Unfortunately these are precisely the affinities that we ourselves want to finely tune in a drug discovery program and as the paper shows, this is always going to be an uphill battle because of the multitude of interactions and the lack of correlation between ligand and binding pocket structure (one conclusion from the paper is that you cannot always predict new targets for known ligands simply by computationally comparing binding sites).

But on another level I think this problem also speaks to the paucity of the language that we have for describing binding affinity and molecular interactions in general. Our metric for similarity in this case is the presence of similar ligand atoms binding to similar protein atoms. But nature can use another very simple measure of similarity – similarity in binding energy. It is not unreasonable to say that a ligand binds similarly to two proteins if it exhibits a similar binding affinity to both of them. And this binding affinity need not even be very different since even a few kcal/mol difference in binding energy can translate to a thousand fold difference in actual affinity (say from micromolar to nanomolar). Thus, what we call dissimilar binding may actually be judged as quite similar by nature. Consider the picture at the top of the post for instance: an aromatic ring can interact with a protein through either a stacking interaction with an aromatic amino acid or through a cation-pi interaction with a positively charged amino acid. The two interactions look very different, and yet they involve the same binding affinity. 

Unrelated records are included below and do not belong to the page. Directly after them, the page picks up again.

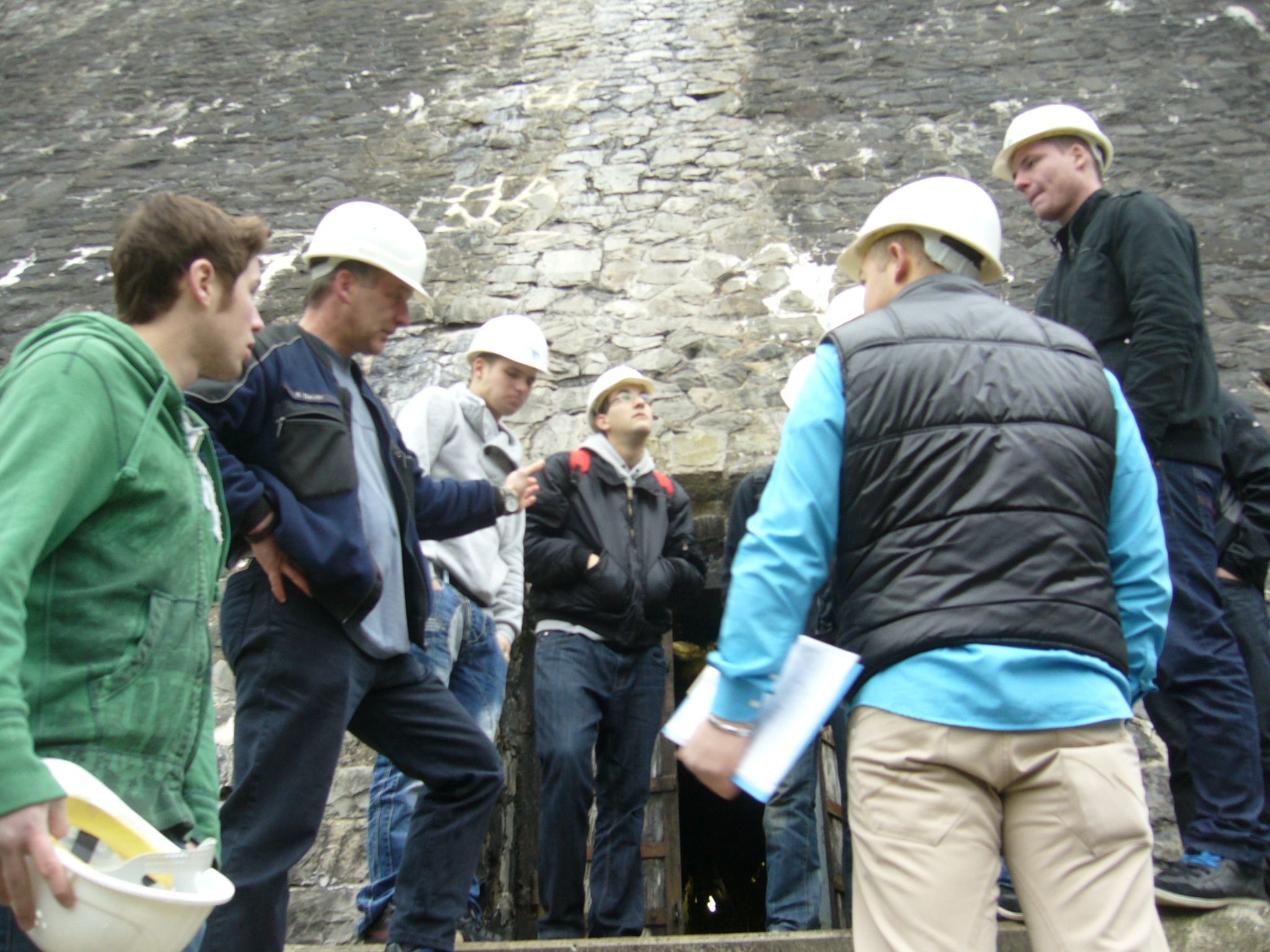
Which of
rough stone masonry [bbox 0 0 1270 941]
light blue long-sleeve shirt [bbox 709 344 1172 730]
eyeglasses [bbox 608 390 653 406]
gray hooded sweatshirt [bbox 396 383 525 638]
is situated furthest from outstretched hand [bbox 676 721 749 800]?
rough stone masonry [bbox 0 0 1270 941]

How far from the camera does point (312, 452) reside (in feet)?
8.34

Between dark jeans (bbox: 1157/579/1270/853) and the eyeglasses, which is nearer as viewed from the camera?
dark jeans (bbox: 1157/579/1270/853)

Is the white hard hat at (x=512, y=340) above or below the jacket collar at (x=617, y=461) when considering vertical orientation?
above

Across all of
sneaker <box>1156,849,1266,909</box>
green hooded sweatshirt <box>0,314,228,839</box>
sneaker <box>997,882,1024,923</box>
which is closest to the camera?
green hooded sweatshirt <box>0,314,228,839</box>

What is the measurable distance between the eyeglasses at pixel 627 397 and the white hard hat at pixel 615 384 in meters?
0.02

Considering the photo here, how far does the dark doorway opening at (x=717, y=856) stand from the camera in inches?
332

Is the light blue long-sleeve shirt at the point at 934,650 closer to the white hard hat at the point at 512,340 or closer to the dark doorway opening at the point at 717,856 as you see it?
the white hard hat at the point at 512,340

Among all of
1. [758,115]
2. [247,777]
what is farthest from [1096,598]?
[758,115]

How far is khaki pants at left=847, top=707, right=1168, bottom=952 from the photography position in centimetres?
171

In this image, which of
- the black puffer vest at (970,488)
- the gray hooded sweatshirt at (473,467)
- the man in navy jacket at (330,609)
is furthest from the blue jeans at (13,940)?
the gray hooded sweatshirt at (473,467)

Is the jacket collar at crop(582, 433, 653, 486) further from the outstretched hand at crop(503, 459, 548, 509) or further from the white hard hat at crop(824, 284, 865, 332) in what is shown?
the outstretched hand at crop(503, 459, 548, 509)

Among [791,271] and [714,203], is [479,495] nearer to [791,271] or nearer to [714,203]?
[791,271]

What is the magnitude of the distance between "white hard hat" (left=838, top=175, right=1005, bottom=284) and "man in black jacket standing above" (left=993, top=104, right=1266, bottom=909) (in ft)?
3.83

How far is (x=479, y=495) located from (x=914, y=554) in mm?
1550
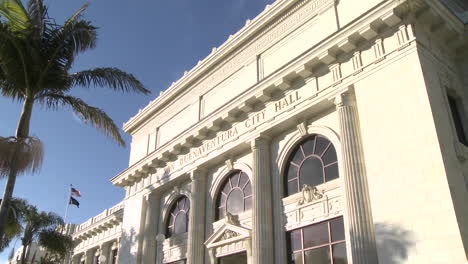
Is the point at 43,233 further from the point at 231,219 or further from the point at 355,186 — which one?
the point at 355,186

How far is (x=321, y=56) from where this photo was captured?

All this goes back to something we mentioned before: Similarity is in the eye of the beholder, and what our eye sees as squiggly lines of ligands and protein residues on a computer screen, nature sees simply as thermodynamics, kinetics and quantum mechanics, and all of it lying on a continuum. We might be dismayed to know that the same ligand is binding to very different proteins, but this is because nature may not be regarding them as very different to begin with. To figure out protein-ligand binding then, we may have to see things from the point of view of nature rather than that of our impoverished language.